The end result is that Sebastian absconds from Samgrass' care and filches his travelling companion's money. At this point both Charles and Sebastian have dropped out of school and the former is working as an artist in Paris. Lady Marchmain, in a sort of authoritative Sisterly sort of way, does not blame Charles for her son's alcoholism but cannot condone the latter's lack of resistance toward Sebastian's petulant "I do what I want" attitude. And so, in a dramatic and foreboding scene Charles is "banished" from Brideshead and he can't help but feel that this is a certain turning point in his life; this shutting out from the splendor of magical Brideshead and its quirky inhabitants.

And so that's the end of the novel...Ha! No it's only the end of the first part! Yet you can see that this novel could have ended right then and there. No. It drags on. And instead of concerning itself with the burgeoning youthfulness of Sebastian and Charles, we instead hear about the egotism and (dare I say it?) boredom of Charles' life. Perhaps not the best terms for describing an artist, but it is time that I editorialize: I do not like post-Sebastian Charles all that much.

His love for Sebastian's sister Julia struck me as a symptom of a midlife crisis. While he acknowledges Julia's beauty when he meets her earlier on in the novel there just does not seem to be any attraction between them until it all of a sudden springs up when they happen to be on the same ship. Charles acknowledges that Sebastian was the harbinger for his love for Julia but that seems like baloney to me. It's one thing to never forget a first love, but there seems to be a conscious effort on the part of Charles to forget about Sebastian now that he's chosen to live like an outcast in Morocco. I just don't buy the way in which Charles simply transfers his love for Sebastian to Julia. It strikes me as egotistical and pathetic.
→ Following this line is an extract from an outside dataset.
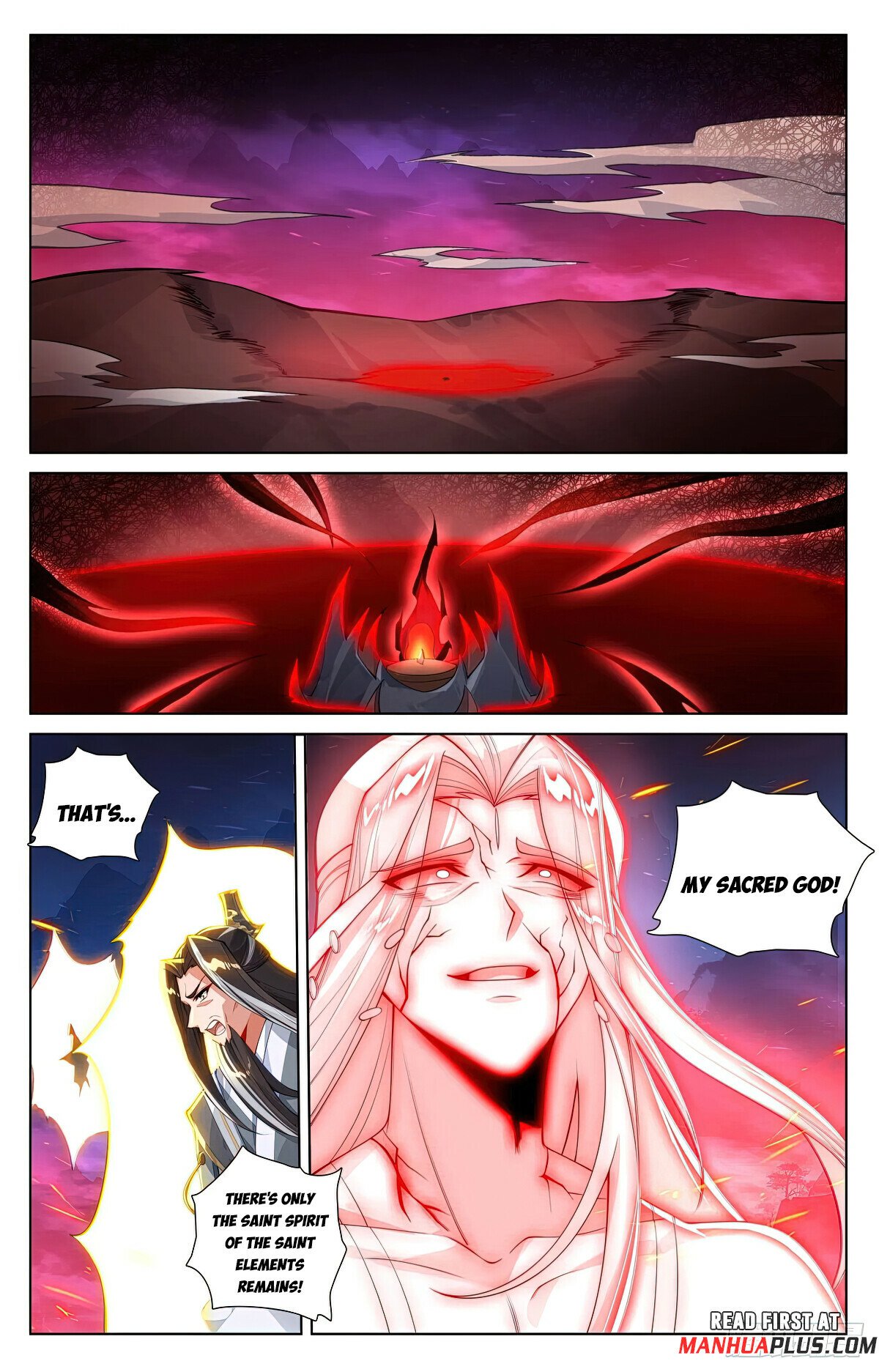 Read Dragon Prince Yuan EN Manga Online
The novel seems to drag on toward the end. Charles and Julia have to dissolve their respective marriages. It's not that hard a task for Charles as he dislikes his wife and their relationship has no passion. Charles seems to have no affection toward his children either which is kind of weird.

I don't want to give away the ending which is not really all that good anyway. Like I said; a match of two halves. Waugh is still capable of a brilliant phrase so I won't call this novel a complete waste of time.